Arnaud Meysselle, REN’s CEO, doesn’t sugar-coat it: Eliminating waste is hard. “There are a lot of hurdles to overcome,” he says of the brand’s pledge to become waste-free by end of year. “There’s a financial impact, which we swallowed — additional costs are not added to the end product — because we are the sinner, so why would we ask people to pay for our sins?”
Unfortunately, not every brand is in a position to absorb the costs linked to greener packaging. “It’s really hard for indie brands, the smaller brands, because a lot of these things come with a 10 or 50 thousand minimum order,” says Sheri L. Koetting, founder of
MSLK, an agency that guides beauty brands at all stages of development. “So, it’s much easier for the big companies to make these moves. They have the volume. They could do whatever they want.”
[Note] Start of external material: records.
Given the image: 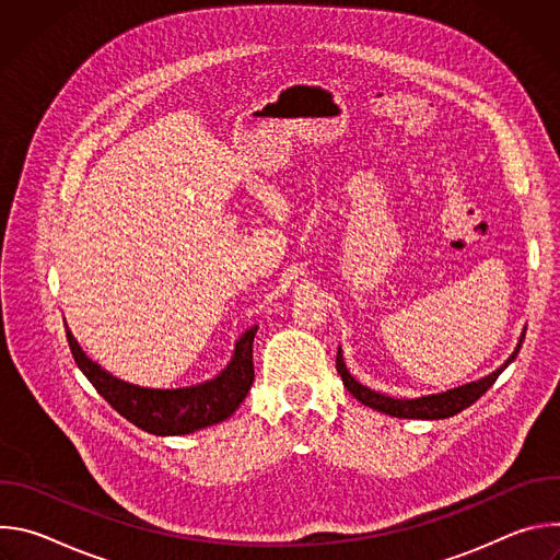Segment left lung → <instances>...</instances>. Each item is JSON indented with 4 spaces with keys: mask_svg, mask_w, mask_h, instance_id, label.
<instances>
[{
    "mask_svg": "<svg viewBox=\"0 0 560 560\" xmlns=\"http://www.w3.org/2000/svg\"><path fill=\"white\" fill-rule=\"evenodd\" d=\"M523 339H525V335L521 337L514 354L497 372L488 374L486 378L467 383V385H460V387L443 392V394H432V396H421V398H392V396L372 392L370 387H363L346 370V363H343V357H341V348L337 352V372L341 374L343 385L348 387V392L357 398V401H361L363 406H368L372 410H378L383 415L398 417V419H430V421L432 419H450V417L463 412L465 408H469L474 401H478V398H481L494 385L499 374L516 359V354H518V350L523 346Z\"/></svg>",
    "mask_w": 560,
    "mask_h": 560,
    "instance_id": "8db88e82",
    "label": "left lung"
}]
</instances>
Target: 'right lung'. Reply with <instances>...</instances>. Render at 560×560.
Here are the masks:
<instances>
[{
  "label": "right lung",
  "mask_w": 560,
  "mask_h": 560,
  "mask_svg": "<svg viewBox=\"0 0 560 560\" xmlns=\"http://www.w3.org/2000/svg\"><path fill=\"white\" fill-rule=\"evenodd\" d=\"M255 335L257 326L238 339L232 363L214 381L184 389H145L104 372L82 352L72 335L66 332L74 363L113 406V410L132 425L156 436L190 434L232 417V412L244 404L255 381Z\"/></svg>",
  "instance_id": "add662e5"
}]
</instances>
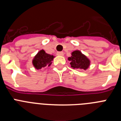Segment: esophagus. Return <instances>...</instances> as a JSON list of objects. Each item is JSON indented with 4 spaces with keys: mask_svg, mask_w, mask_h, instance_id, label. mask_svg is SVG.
<instances>
[{
    "mask_svg": "<svg viewBox=\"0 0 121 121\" xmlns=\"http://www.w3.org/2000/svg\"><path fill=\"white\" fill-rule=\"evenodd\" d=\"M57 55L59 56H64V52H62V51H60V52H57Z\"/></svg>",
    "mask_w": 121,
    "mask_h": 121,
    "instance_id": "obj_1",
    "label": "esophagus"
}]
</instances>
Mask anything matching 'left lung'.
<instances>
[{
  "label": "left lung",
  "instance_id": "8db88e82",
  "mask_svg": "<svg viewBox=\"0 0 121 121\" xmlns=\"http://www.w3.org/2000/svg\"><path fill=\"white\" fill-rule=\"evenodd\" d=\"M70 61L71 67L73 69L86 70L90 65V60L79 50H75L71 53V56L68 58Z\"/></svg>",
  "mask_w": 121,
  "mask_h": 121
}]
</instances>
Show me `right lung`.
<instances>
[{
  "label": "right lung",
  "mask_w": 121,
  "mask_h": 121,
  "mask_svg": "<svg viewBox=\"0 0 121 121\" xmlns=\"http://www.w3.org/2000/svg\"><path fill=\"white\" fill-rule=\"evenodd\" d=\"M54 57L55 56L53 55L48 54L43 50H41L34 57L32 64L36 70H40L45 67H50Z\"/></svg>",
  "instance_id": "add662e5"
}]
</instances>
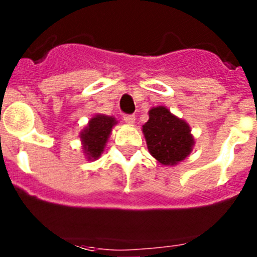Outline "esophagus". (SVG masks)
Returning a JSON list of instances; mask_svg holds the SVG:
<instances>
[{
    "label": "esophagus",
    "instance_id": "1",
    "mask_svg": "<svg viewBox=\"0 0 257 257\" xmlns=\"http://www.w3.org/2000/svg\"><path fill=\"white\" fill-rule=\"evenodd\" d=\"M123 121L128 124H133L135 122V115L133 114H124L123 115Z\"/></svg>",
    "mask_w": 257,
    "mask_h": 257
}]
</instances>
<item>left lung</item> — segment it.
<instances>
[{
    "label": "left lung",
    "instance_id": "obj_1",
    "mask_svg": "<svg viewBox=\"0 0 257 257\" xmlns=\"http://www.w3.org/2000/svg\"><path fill=\"white\" fill-rule=\"evenodd\" d=\"M143 134L152 156L165 166H175L190 154L194 138L187 122L172 114L165 106L149 110Z\"/></svg>",
    "mask_w": 257,
    "mask_h": 257
}]
</instances>
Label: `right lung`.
I'll return each mask as SVG.
<instances>
[{
	"instance_id": "obj_1",
	"label": "right lung",
	"mask_w": 257,
	"mask_h": 257,
	"mask_svg": "<svg viewBox=\"0 0 257 257\" xmlns=\"http://www.w3.org/2000/svg\"><path fill=\"white\" fill-rule=\"evenodd\" d=\"M114 124H117L115 118L105 114H96L88 121V124L79 135L87 160L94 161L101 156Z\"/></svg>"
}]
</instances>
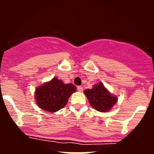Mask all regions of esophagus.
I'll return each mask as SVG.
<instances>
[{
    "instance_id": "34e87169",
    "label": "esophagus",
    "mask_w": 154,
    "mask_h": 154,
    "mask_svg": "<svg viewBox=\"0 0 154 154\" xmlns=\"http://www.w3.org/2000/svg\"><path fill=\"white\" fill-rule=\"evenodd\" d=\"M77 89H78L79 92H82V91H83V88H82V86H80V85L77 86Z\"/></svg>"
}]
</instances>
Ericka Rodriguez ran into this exact problem when she was sourcing refillable lip crayon tubes. “The quotes we were getting to make these were astronomical,” she says. “The way it works is there’s only so many beauty manufacturers out there. They’re mostly in China and they all already work for the big beauty brands. Since these big beauty brands haven’t really invested in, for example, a refillable crayon tube, we’re having to do it and it can be out of reach.”
Luckily, the shift is starting. Last year, P&G brands Pantene, Head & Shoulders and Herbal Essences announced they’d be launching refillable shampoos and conditioners. In January, Dove debuted a refillable deodorant. Unfortunately, these products aren’t available in Canada yet. You can, however, shop refills from
L’Occitane,
Tata Harper, Hairstory and
Kiehl’s, to name just a few.
“By using 1-litre refill pouches, customers use on average 80 per cent less plastic compared to the same amount of formula across four 250-ml bottles,” says Leonardo Chavez, global brand president for Kiehl’s. “Less plastic,” as in most pouches are still made of plastic, which Koetting says can be viewed as “not that eco-friendly.” “But the amount of plastic that goes into that pouch is so much more minimal and doesn’t take a lot of energy to make,” she says. Because it’s lighter and can ship flat, its transport also generates fewer carbon emissions.
We have a tendency to vilify materials, says Szaky, which has certainly been the case with plastic in recent years. “Plastics can do amazing things that nothing else can do. Our computers are made from plastic, our eyeglasses are made from plastic. It’s also how the materials are used that determines whether they’re benevolent or not.”
Perhaps the most benevolent material is no material at all. British brand
Lush has been a leader in that space with its
packageless hair care and skin care bars. Rodriguez also decided to take that route with her
multi-purpose balms — she did away with the tubes and instead wrapped the bullets in recycled paper — when she couldn’t find a manufacturer that could provide a packaging solution she was comfortable with.
As consumers, supporting brands that offer these kinds of package-free or refill products — or letting the ones that don’t know that we want better options — can make a world of difference. “The number 1 thing that will make industry change is purchasing habits — that speaks volumes,” Greve says. But the most effective purchasing habit of all? Buying way less. “The only answer is lowering consumption,” Szaky says matter of factly. And this is where the illusion shatters even further: “No matter how vegan or fair-trade that thing that you bought is, if you didn’t buy it, that land that had to farm it could have been a forest.” Like Santa, Szaky confirms, “there’s no such thing as good consumption.”